In resource investing, “mine-to-market” is shorthand for a company that controls the full chain from the orebody to final sale. It is a phrase worth unpacking, because it describes something genuinely different from what most mining companies do — and it sits at the center of how Coreter is built.
Most producers stop short
A great many mining companies are, in practice, in the business of producing ore and then handing it off. They sell to a third party, pay away a margin, and accept whatever the market relationship offers. The metal leaves their control the moment it is dug, and so does part of its value.
Controlling the whole chain
Mine-to-market means owning every step instead: extraction, transport, processing, and the route to market.

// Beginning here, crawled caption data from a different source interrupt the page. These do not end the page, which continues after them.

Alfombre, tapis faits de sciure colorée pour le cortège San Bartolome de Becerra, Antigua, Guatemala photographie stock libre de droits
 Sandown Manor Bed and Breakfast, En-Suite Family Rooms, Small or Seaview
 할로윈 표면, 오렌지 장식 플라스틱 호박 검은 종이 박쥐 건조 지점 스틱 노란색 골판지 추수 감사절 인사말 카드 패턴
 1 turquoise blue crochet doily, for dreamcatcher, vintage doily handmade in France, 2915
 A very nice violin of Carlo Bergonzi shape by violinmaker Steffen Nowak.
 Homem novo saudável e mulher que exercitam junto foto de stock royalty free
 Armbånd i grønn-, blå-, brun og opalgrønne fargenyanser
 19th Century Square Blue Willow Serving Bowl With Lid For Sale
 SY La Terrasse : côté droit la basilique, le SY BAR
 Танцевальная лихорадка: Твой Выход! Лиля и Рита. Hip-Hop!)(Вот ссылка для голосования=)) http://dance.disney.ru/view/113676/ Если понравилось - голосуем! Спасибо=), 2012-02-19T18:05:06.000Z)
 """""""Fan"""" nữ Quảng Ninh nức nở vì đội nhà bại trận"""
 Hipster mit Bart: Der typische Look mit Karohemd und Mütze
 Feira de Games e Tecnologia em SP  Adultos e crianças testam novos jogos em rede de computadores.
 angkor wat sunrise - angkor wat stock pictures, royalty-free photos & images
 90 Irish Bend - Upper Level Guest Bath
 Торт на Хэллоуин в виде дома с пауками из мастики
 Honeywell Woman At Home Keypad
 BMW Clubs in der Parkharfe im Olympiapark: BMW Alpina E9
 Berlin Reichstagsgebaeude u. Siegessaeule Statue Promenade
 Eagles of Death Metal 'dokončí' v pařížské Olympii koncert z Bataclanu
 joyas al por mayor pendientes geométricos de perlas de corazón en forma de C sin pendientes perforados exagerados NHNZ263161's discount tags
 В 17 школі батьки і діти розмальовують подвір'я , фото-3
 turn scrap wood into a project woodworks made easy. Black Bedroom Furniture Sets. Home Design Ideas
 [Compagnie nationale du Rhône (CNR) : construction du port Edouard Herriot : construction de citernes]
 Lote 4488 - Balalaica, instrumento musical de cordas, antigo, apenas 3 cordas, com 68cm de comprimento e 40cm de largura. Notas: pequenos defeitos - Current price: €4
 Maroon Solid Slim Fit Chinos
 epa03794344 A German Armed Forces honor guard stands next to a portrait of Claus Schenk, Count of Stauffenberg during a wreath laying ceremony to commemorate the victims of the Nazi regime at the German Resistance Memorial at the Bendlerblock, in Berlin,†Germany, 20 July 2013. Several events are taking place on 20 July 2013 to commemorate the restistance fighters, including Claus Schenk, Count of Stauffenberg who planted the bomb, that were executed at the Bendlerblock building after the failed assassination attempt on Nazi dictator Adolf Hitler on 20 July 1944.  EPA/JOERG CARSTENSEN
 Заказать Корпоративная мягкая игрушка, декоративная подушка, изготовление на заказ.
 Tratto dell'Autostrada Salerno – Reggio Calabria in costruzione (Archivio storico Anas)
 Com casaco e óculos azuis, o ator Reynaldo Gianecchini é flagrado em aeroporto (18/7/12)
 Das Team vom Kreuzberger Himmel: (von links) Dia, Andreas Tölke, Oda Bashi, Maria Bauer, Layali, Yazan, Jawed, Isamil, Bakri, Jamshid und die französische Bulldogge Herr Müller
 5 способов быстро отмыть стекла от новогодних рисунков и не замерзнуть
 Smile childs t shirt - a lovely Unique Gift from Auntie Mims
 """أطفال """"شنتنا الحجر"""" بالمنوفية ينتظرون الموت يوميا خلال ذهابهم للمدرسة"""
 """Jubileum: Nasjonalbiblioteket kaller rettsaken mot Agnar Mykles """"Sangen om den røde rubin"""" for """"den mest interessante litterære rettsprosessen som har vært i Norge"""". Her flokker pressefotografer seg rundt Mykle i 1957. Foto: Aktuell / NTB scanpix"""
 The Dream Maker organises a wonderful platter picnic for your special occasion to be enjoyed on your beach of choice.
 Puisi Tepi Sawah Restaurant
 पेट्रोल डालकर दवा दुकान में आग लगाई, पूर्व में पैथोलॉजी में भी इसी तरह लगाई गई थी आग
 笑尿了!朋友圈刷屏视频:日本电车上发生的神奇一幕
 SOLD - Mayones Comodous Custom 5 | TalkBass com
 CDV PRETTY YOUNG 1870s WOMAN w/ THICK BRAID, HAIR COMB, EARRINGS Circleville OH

For Coreter, that chain runs from Nevada mine sites through our processing operations and on to buyers via Purebase, our commonly owned marketing company. Coreter mines it; Purebase sells it; the margin stays in aligned hands.
A mine is valuable not for what is in the ground, but for what can be pulled out, processed, and sold.
Why it matters
Two things change when you control the chain. First, more of every dollar stays with the business rather than leaking to middlemen. Second, the production is de-risked: it has a secured, traceable route to market, which answers the question that hangs over every producer — can you sell what you dig? For a gold and silver miner, that combination of margin capture and security of offtake is the whole point.